* **Goal of the exercise**:
Starting at the line that contains "Photo du bâtiment", output each line exactly as written through the end of the listing below, but leave out the pictures.

»»

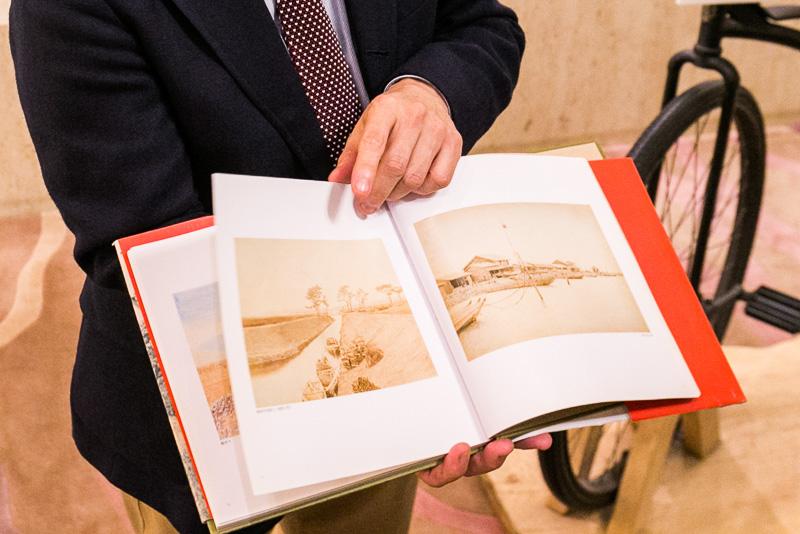 慶喜が撮影した写真をまとめた写真集。清水次郎長の「末廣」に展示されていた写真も載っている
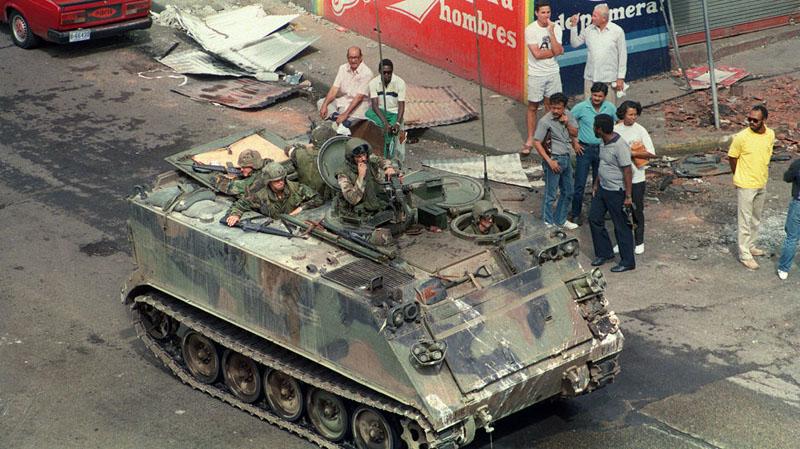 invasion-EEUU-Panama-rinden-FotoAFP_MEDIMA20141217_0143_24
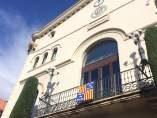 Bandera de Berga en el Ayuntamiento de Badalona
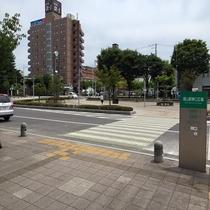 ◆ホテルへの道順④◆東口広場に出たら左方向へ進みます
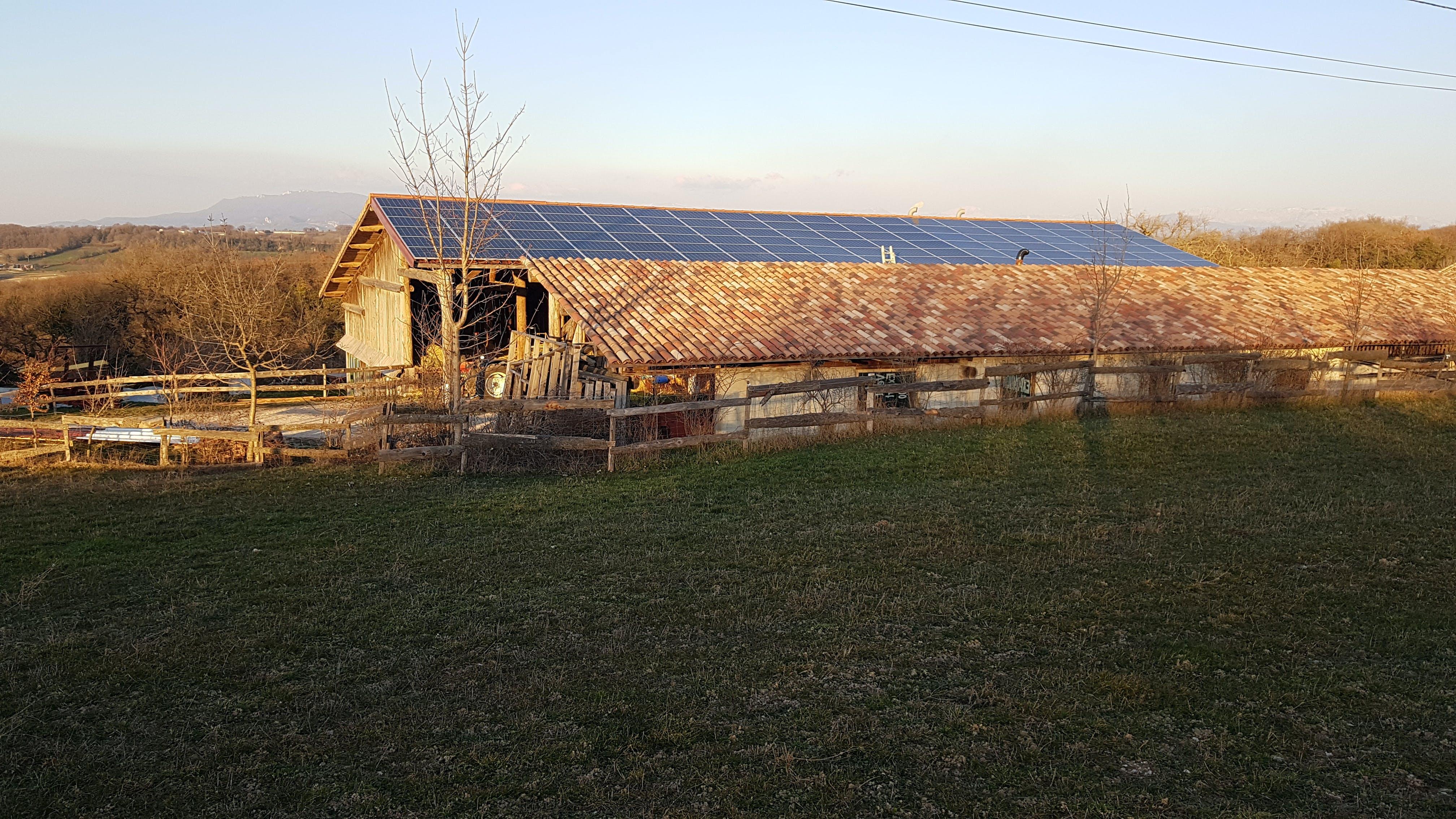 Photo du bâtiment aux Amanins, équipé en panneaux photovoltaïques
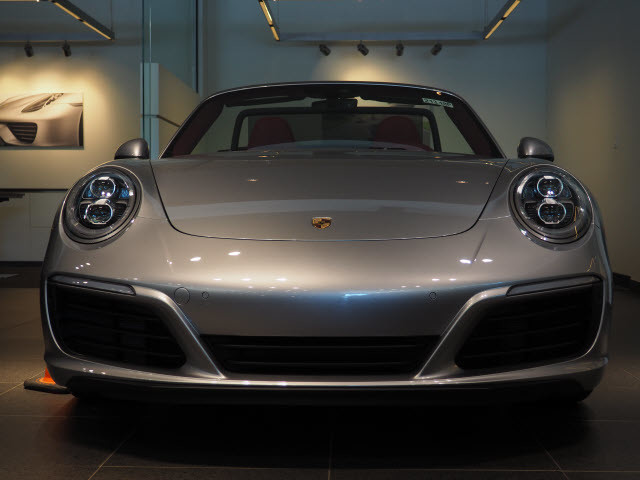 New 2018 Porsche 911 Carrera 4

««

* **Exercise response**:
 Photo du bâtiment aux Amanins, équipé en panneaux photovoltaïques
 New 2018 Porsche 911 Carrera 4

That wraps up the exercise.